→ **REQUIREMENT**
Output the data below verbatim, line for line and in the same order, with nothing changed or left out.

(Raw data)
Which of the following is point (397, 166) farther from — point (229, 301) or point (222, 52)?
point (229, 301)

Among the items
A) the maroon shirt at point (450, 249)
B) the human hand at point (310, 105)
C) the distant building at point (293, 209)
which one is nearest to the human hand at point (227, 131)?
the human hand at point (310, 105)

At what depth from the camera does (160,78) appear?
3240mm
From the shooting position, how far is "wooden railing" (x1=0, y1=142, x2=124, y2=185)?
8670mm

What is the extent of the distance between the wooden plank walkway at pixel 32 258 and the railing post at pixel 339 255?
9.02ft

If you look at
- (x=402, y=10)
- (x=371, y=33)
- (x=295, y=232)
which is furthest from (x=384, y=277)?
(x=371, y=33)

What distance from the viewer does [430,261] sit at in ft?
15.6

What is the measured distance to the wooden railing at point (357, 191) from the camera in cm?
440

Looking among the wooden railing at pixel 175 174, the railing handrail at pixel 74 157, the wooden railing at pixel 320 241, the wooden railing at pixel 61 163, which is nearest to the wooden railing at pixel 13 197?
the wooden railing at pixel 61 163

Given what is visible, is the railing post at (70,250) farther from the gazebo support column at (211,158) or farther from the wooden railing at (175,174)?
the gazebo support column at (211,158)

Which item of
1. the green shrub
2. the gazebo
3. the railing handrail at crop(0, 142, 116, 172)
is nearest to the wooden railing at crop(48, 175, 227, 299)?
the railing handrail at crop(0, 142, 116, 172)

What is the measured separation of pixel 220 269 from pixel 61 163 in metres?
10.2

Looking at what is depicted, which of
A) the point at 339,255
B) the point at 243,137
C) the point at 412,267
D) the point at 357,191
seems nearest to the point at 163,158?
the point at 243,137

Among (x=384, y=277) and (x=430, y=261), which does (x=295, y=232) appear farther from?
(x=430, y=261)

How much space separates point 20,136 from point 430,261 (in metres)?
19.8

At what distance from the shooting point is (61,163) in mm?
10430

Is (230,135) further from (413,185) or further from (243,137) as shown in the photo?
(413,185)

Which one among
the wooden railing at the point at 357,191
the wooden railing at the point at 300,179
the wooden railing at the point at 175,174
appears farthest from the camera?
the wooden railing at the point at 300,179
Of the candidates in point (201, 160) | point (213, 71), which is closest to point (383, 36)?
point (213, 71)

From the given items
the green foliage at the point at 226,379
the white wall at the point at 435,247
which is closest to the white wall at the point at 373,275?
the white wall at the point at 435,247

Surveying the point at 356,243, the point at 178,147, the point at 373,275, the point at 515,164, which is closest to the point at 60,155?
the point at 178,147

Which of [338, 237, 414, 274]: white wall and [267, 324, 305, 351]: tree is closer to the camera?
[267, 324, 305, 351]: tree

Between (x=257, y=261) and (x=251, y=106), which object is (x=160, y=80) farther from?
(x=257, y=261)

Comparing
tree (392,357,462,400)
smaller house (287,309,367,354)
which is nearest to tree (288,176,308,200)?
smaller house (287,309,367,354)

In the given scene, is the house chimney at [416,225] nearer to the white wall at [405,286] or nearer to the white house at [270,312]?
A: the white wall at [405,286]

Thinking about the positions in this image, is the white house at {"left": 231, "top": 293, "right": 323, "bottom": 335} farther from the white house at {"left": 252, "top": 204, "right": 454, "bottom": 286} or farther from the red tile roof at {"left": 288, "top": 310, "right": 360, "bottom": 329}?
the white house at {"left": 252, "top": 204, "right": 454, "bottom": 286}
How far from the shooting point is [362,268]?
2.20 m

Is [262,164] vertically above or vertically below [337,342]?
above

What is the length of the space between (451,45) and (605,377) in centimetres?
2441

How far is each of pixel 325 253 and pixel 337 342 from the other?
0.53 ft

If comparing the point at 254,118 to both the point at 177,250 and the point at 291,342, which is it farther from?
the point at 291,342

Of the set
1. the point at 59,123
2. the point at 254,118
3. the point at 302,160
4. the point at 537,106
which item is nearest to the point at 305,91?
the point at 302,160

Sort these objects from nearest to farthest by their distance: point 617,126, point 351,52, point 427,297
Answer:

→ **REPLY**
Which of the following is point (397, 166) farther from — point (229, 301) or point (222, 52)?
point (229, 301)

Among the items
A) the maroon shirt at point (450, 249)
B) the human hand at point (310, 105)
C) the distant building at point (293, 209)
which one is nearest to the human hand at point (227, 131)?
the human hand at point (310, 105)

At what depth from the camera does (160,78) appear?
3240mm
From the shooting position, how far is "wooden railing" (x1=0, y1=142, x2=124, y2=185)?
8670mm

What is the extent of the distance between the wooden plank walkway at pixel 32 258 and the railing post at pixel 339 255?
9.02ft

If you look at
- (x=402, y=10)
- (x=371, y=33)
- (x=295, y=232)
which is furthest from (x=384, y=277)?
(x=371, y=33)

What distance from the viewer does [430,261] sit at in ft?
15.6

What is the measured distance to the wooden railing at point (357, 191) from the camera in cm?
440

Looking among the wooden railing at pixel 175 174, the railing handrail at pixel 74 157, the wooden railing at pixel 320 241, the wooden railing at pixel 61 163, which is nearest to the wooden railing at pixel 13 197?
the wooden railing at pixel 61 163

Given what is visible, is the railing post at (70,250) farther from the gazebo support column at (211,158) or farther from the wooden railing at (175,174)?
the gazebo support column at (211,158)

Which item of
1. the green shrub
2. the gazebo
3. the railing handrail at crop(0, 142, 116, 172)
is nearest to the wooden railing at crop(48, 175, 227, 299)?
the railing handrail at crop(0, 142, 116, 172)

What is the measured separation of pixel 220 269 from pixel 61 163 in metres?
10.2

Looking at what is depicted, which of
A) the point at 339,255
B) the point at 243,137
C) the point at 412,267
D) the point at 357,191
seems nearest to the point at 163,158?
the point at 243,137

Among (x=384, y=277) and (x=430, y=261), which does (x=295, y=232) appear farther from?
(x=430, y=261)

How much space separates point 20,136 from point 430,261 (in metres)?
19.8

At what distance from the shooting point is (61,163) in mm?
10430

Is (230,135) further from (413,185) or further from (243,137) as shown in the photo?
(413,185)

Which one among
the wooden railing at the point at 357,191
the wooden railing at the point at 300,179
the wooden railing at the point at 175,174
appears farthest from the camera?
the wooden railing at the point at 300,179
Of the candidates in point (201, 160) | point (213, 71), which is closest to point (383, 36)?
point (213, 71)

From the given items
the green foliage at the point at 226,379
the white wall at the point at 435,247
which is closest to the white wall at the point at 373,275?
the white wall at the point at 435,247

Surveying the point at 356,243, the point at 178,147, the point at 373,275, the point at 515,164, which is closest to the point at 60,155?
the point at 178,147

Which of [338, 237, 414, 274]: white wall and [267, 324, 305, 351]: tree is closer to the camera?
[267, 324, 305, 351]: tree

Between (x=257, y=261) and (x=251, y=106), which object is (x=160, y=80) farther from?
(x=257, y=261)

Comparing
tree (392,357,462,400)
smaller house (287,309,367,354)
which is nearest to tree (288,176,308,200)?
smaller house (287,309,367,354)

In the given scene, is the house chimney at [416,225] nearer to the white wall at [405,286] or nearer to the white house at [270,312]?
A: the white wall at [405,286]

Thinking about the positions in this image, is the white house at {"left": 231, "top": 293, "right": 323, "bottom": 335} farther from the white house at {"left": 252, "top": 204, "right": 454, "bottom": 286} or farther from the red tile roof at {"left": 288, "top": 310, "right": 360, "bottom": 329}?
the white house at {"left": 252, "top": 204, "right": 454, "bottom": 286}
How far from the shooting point is [362,268]?
2.20 m

Is [262,164] vertically above or vertically below [337,342]?
above

What is the length of the space between (451,45) and (605,377) in centimetres?
2441

How far is each of pixel 325 253 and pixel 337 342 from the other?
0.53 ft

If comparing the point at 254,118 to both the point at 177,250 and the point at 291,342, which is it farther from?
the point at 291,342

Of the set
1. the point at 59,123
2. the point at 254,118
3. the point at 302,160
4. the point at 537,106
which item is nearest to the point at 305,91?
the point at 302,160

Sort these objects from nearest to farthest by their distance: point 617,126, point 351,52, point 427,297
Answer:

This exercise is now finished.